Data START
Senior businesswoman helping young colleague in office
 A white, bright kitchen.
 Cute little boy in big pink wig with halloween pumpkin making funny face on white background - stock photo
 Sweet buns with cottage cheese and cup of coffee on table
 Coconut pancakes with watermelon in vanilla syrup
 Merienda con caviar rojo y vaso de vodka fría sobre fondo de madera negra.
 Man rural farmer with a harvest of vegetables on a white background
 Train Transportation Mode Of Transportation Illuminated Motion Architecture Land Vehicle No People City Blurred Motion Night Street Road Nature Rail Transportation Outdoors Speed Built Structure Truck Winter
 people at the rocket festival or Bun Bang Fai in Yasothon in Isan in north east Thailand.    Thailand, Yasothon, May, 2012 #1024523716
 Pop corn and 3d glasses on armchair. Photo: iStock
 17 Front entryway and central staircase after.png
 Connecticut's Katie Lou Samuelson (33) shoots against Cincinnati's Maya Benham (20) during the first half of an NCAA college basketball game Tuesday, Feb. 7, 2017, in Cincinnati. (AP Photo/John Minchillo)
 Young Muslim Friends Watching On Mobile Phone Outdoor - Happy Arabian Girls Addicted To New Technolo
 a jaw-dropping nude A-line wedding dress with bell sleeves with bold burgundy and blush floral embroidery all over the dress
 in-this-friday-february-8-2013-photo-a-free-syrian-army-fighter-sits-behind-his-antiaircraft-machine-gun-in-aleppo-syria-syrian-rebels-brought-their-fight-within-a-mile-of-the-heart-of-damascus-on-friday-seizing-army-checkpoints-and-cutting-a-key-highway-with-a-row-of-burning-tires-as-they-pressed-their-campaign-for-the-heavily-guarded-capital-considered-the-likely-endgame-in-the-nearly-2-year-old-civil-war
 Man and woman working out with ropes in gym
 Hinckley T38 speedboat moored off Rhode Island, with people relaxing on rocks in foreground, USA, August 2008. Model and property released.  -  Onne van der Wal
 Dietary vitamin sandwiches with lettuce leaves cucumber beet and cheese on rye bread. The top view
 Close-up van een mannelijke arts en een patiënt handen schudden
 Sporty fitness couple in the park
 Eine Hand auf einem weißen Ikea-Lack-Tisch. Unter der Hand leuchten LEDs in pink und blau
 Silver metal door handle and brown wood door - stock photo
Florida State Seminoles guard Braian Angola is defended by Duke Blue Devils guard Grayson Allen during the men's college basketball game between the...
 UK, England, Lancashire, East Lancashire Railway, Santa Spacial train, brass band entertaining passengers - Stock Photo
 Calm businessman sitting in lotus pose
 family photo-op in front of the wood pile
Data END
» **Aim of the task**: Include the first line, the line containing "17 Front entryway", and every line between them, copied exactly from the material above; output no other line.

» **Completed task**:
Senior businesswoman helping young colleague in office
 A white, bright kitchen.
 Cute little boy in big pink wig with halloween pumpkin making funny face on white background - stock photo
 Sweet buns with cottage cheese and cup of coffee on table
 Coconut pancakes with watermelon in vanilla syrup
 Merienda con caviar rojo y vaso de vodka fría sobre fondo de madera negra.
 Man rural farmer with a harvest of vegetables on a white background
 Train Transportation Mode Of Transportation Illuminated Motion Architecture Land Vehicle No People City Blurred Motion Night Street Road Nature Rail Transportation Outdoors Speed Built Structure Truck Winter
 people at the rocket festival or Bun Bang Fai in Yasothon in Isan in north east Thailand.    Thailand, Yasothon, May, 2012 #1024523716
 Pop corn and 3d glasses on armchair. Photo: iStock
 17 Front entryway and central staircase after.png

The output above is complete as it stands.